Tales From a Core File - A Tale of Two LEDs

It was the brightest of LEDs, it was the darkest of LEDs, it was the age of data links, it was the age of AHCI enclosure services, …

Today, I’d like to talk about two aspects of a project that I worked on a little while back under the aegis of RFD 89 Project Tiresias. This project covered improving the infrastructure for how we gathered and used information about various components in the system. So, let’s talk about LEDs for a moment.

LEDs are strewn across systems and show up on disks, networking cards, or just to tell us the system is powered on. In many cases, we rely on the blinking lights of a NIC, switch, hard drive, or another component to see that data is flowing. The activity LED is a mainstay of many devices. However, there’s another reason that we want to be able to control the LEDs: for identification purposes. If you have a rack of servers and you’re trying to make sure you pull the right networking cable, it can be helpful to be able to turn a LED on, off, or blink it with a regular pattern. So without further ado, let’s talk about how we control LEDs for network interface cards (NICs or data links) and a class of SATA hard drives.

NIC LEDs

The first class of devices that I’d like to talk about are networking cards. Most every NIC that you can plug an Ethernet cable or a copper/fiber-optic transceiver in has at least two LEDs for each port. One that indicates that traffic is flowing over the link, an activity LED, and one that indicates the fact that the link is actually up. Sometimes different colors are used to indicate different speeds. For example, a 25 GbE capable device may use an orange color to indicate that the link is operating at 10 GbE and a green one to indicate that it is operating at 25 GbE.

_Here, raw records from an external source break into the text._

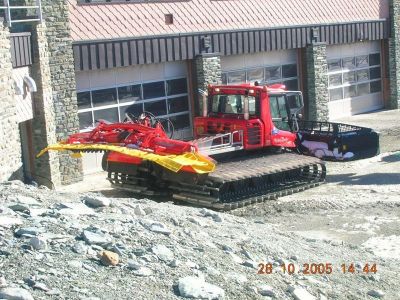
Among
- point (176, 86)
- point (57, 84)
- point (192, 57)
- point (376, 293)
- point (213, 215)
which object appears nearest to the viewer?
point (376, 293)

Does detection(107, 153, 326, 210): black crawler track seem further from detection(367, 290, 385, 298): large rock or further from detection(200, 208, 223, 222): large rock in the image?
detection(367, 290, 385, 298): large rock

The first challenge we have in the operating system is to figure out how to actually tell the device to cause its LEDs to behave in a specific way. Unfortunately, practically every NIC (or family of NICs) has its own unique way of doing this and well, just about everything else. This is the operating system’s curse and one of its primary responsibilities — designing abstractions for device drivers that make it easy to enable new hardware and take advantage of unique features that different devices offer while minimizing the amount of work that is required to do so.

In illumos, there is a framework for networking device drivers called mac. The mac framework is named after the device driver that implements it, mac(9E). Sometimes you’ll hear it called by an alternative name: 'Generic LAN Device version 3' (GLDv3). The mac framework uses the concept of capabilities, which represent different features that hardware offers. For example, this includes such things as checksum offload, TCP segmentation offload (TSO), and more. Each capability can have arbitrary data associated with it that describes more information about the capability itself.

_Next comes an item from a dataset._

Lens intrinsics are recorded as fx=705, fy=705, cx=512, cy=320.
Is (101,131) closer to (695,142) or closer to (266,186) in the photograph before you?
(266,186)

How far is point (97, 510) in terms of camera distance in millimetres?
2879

For controlling the LEDs, there’s a new capability called MAC_CAPAB_LED. With the capability, a driver has to fill in three pieces of information:

A set of flags to indicate optional behavior. Currently none are defined, but this is here for future expansion.
A set of supported modes that the LED can be set to. This includes:
- MAC_LED_ON which indicates that the LED should be turned on solidly.
- MAC_LED_OFF which indicates that the LED should be turned off.
- MAC_LED_IDENT which indicates that the LED should be set in a way to identify the device. Generally this means that it should blink. When this can use a different color, that’s even better.
A function that the operating system should call to set the LED state.

The structure looks something like:

typedef struct mac_capab_led {
	uint_t mcl_flags;
	mac_led_mode_t mcl_modes;
	int (*mcl_set)(void *driver, mac_led_mode_t mode, uint_t flags);
} mac_capab_led_t;

Basically, when the operating system wants to change the LED state, it’ll end up calling the mcl_set function to set the new mode. When the LED state should be changed back to normal, a fourth state is passed: MAC_LED_DEFAULT. The operating system guarantees that it will never call this function in parallel for the driver to try to simplify the programming model, though the driver will likely have I/O ongoing.

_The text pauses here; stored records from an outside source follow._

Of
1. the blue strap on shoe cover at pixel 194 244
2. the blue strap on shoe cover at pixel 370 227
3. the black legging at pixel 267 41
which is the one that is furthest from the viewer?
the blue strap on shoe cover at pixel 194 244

Some devices, such as older Intel client parts based on the e1000g driver don’t actually have blink functionality. As such, the driver today emulates that, though it would be good to move that into the broader mac framework when we need to do that for another driver.

The following devices and drivers currently have support for this functionality:

Chelsio T4, T5, and T6 10, 25, 40, and 100 GbE parts based on the cxgbe driver
Intel 1 GbE Client and server parts based on the e1000g and igb drivers
Intel 10 GbE SFP/Copper devices in the X520, X540, and X550 families based on the ixgbe driver
Intel 10, 25, and 40 GbE devices in the X710 and X722 family based on the i40e driver

Plumbing it up in user land

With all of the above hardware support, there’s currently a private utility in illumos to control these called dlled that can be found at /usr/lib/dl/dlled. Now, you might ask: why is the program hiding in /usr/lib/dl? The main reason is that we’re still not sure what the right interface for controlling this should be. We should likely integrate it into the dladm(1M) command and allow the LEDs to be controlled through the Fault Management Architecture like we do with other LEDs. However, until we figure out exactly what we want, this gives us something to experiment with.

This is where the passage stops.